22 października 2024, 22:27, Ginevra Aktualności
Fonseca:

PAULO FONSECA: "Camarda? Myślę, że on i drużyna zasłużyli na moment chwały. Przykro mi, że gol został ostatecznie anulowany, bo to była bardzo piękna chwila dla młodego zawodnika, który zasługuje, by być w tym zespole i bardzo ciężko na tę szansę pracował. Smutno nam, ale jestem pewien, że w przyszłości strzeli jeszcze wiele razy. Niech nie będzie rozczarowany, to dopiero początek. Występ zespołu? Myślę, że zagraliśmy bez intensywności, zbyt wolno operowaliśmy piłką i nie za bardzo wiedzieliśmy, co robić przeciwko drużynie, która dobrze się broniła.
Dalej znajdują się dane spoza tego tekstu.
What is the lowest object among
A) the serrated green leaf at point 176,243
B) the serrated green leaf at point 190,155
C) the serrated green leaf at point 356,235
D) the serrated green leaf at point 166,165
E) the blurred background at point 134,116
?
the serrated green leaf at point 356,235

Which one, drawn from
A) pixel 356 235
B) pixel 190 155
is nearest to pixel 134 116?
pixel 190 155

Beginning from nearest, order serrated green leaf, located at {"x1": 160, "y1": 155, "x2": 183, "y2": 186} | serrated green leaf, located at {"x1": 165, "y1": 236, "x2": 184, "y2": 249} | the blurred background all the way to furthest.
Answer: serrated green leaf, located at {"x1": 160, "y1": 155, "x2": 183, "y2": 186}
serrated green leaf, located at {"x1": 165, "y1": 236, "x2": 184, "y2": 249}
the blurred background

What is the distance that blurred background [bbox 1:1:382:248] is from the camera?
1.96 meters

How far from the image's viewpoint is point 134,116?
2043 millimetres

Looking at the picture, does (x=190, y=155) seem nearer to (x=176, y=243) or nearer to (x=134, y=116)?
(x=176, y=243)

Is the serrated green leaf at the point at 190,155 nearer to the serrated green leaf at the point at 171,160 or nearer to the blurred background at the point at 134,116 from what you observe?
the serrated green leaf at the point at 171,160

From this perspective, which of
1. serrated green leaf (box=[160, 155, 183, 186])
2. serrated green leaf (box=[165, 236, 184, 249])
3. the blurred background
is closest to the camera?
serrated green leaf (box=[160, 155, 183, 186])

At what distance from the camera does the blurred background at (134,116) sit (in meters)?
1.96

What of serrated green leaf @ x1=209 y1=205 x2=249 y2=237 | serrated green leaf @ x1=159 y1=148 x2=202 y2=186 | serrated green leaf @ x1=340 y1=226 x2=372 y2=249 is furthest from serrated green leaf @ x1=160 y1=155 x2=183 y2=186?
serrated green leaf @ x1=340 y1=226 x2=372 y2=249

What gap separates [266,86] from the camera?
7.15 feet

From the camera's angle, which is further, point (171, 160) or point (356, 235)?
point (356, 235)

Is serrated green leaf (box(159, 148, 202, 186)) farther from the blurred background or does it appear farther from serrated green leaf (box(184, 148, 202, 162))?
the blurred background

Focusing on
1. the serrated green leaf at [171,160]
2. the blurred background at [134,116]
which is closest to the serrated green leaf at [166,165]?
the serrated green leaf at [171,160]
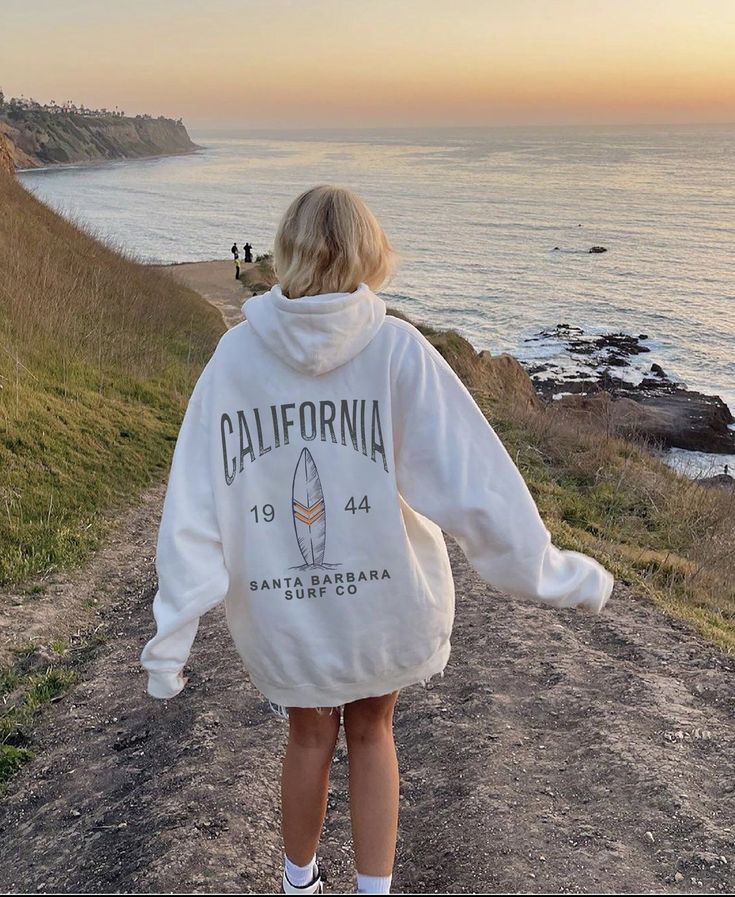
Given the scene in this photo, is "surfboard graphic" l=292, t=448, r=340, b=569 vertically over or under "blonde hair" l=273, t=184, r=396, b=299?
under

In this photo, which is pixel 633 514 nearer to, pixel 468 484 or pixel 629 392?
pixel 468 484

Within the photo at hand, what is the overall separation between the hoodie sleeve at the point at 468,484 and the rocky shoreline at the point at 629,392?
15338mm

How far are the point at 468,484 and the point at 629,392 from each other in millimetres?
24568

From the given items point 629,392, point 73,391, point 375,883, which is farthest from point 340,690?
point 629,392

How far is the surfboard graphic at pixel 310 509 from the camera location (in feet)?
7.22

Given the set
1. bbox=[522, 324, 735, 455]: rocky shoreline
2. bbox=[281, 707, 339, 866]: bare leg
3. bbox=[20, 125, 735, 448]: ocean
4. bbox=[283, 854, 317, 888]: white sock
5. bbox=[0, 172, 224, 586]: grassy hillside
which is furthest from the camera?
bbox=[20, 125, 735, 448]: ocean

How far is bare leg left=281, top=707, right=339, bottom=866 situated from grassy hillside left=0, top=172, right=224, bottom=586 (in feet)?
14.7

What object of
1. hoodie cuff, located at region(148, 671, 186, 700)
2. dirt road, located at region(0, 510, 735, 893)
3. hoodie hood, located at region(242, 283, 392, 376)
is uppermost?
hoodie hood, located at region(242, 283, 392, 376)

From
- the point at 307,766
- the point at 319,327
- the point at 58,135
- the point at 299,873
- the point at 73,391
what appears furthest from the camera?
the point at 58,135

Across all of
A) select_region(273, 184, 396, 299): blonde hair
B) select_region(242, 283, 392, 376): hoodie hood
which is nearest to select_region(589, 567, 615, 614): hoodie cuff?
select_region(242, 283, 392, 376): hoodie hood

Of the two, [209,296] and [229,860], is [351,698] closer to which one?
[229,860]

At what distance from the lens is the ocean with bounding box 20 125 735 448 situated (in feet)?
110

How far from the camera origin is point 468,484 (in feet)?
7.05

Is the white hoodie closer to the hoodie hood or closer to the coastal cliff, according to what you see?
the hoodie hood
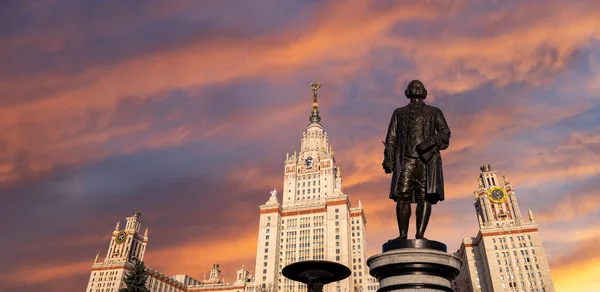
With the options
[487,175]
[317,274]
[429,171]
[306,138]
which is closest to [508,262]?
[487,175]

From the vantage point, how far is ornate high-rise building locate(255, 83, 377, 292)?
11925cm

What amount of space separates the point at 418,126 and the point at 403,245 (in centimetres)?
309

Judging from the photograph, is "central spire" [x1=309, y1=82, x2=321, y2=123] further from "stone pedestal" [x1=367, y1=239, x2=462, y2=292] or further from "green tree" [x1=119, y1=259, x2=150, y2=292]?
"stone pedestal" [x1=367, y1=239, x2=462, y2=292]

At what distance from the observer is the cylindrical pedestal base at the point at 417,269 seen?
8.80 meters

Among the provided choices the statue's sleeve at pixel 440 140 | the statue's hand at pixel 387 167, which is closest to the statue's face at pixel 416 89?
the statue's sleeve at pixel 440 140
Po wejściu Okafora i Chukwueze mecz się zmienił, wnieśli nową energię i drużyna zyskała na intensywności. Po drugim golu zaczęliśmy grać dobrze, wcześniej było za mało intensywności. Leão? Nie ma żadnego konkretnego problemu z nim. Zmiana to nie jest kara. Potrzebowaliśmy Okafora i Chukwueze. To powinno być postrzegane jako normalność. Rafa musi to odbierać jako coś normalnego i pracować na rzecz drużyny tak jak wszyscy piłkarze. Zmiany? Myślę, że poprawiliśmy się po wejściu Okafora i Chukwueze. Bardzo się poprawiliśmy, gdy Pulisic poszedł grać do środka. Szczerze mówiąc, Pulisic jako skrzydłowy nie jest aż tak dominujący, jak wtedy, kiedy gra na środku. Po zmianach byliśmy inną drużyną. Ta trójka zacznie od początku w następnym meczu? Być może. Zastanowię się. Jeszcze nie przeanalizowałem dobrze Bolonii. Zajmę się tym i wtedy wybierzemy najlepszy skład. Co się dzieje z Loftusem-Cheekiem? U mnie grał jako 8 i jako 10, dzisiaj jako trequartista z prawej. To zawodnik, który ma przyspieszenie z piłką przy nodze. Kiedy nie ma miejsca, to miewa problemy. Ale nie jest bojaźliwy. Takie są jego cechy i musimy lepiej przekazać mu niektóre wymagania. Zawsze ciężko pracuje dla drużyny. Przykro mi, że nie był na poziomie, na który wiem, że go stać. Camarda na stałe w pierwszej drużynie? Trener Bonera, Guidi i ja staramy się jak najlepiej rozwijać młodych graczy. Mamy w składzie Moratę, Abrahama i Jovicia. Camarda miałby mało miejsca do gry. W tym wieku regularność jest ważna. Staramy się, aby miał jak najwięcej szans do poprawy w Primaverze, Milanie Futuro i pierwszej drużynie. Czasami trudniej się gra w Serie C niż w A i odwrotnie. Kiedy z nami trenuje, świetnie sobie radzi. Dziś dobrze pracował dla drużyny, odważnie wychodził do piłki. Aż trudno uwierzyć, że jest tak młody".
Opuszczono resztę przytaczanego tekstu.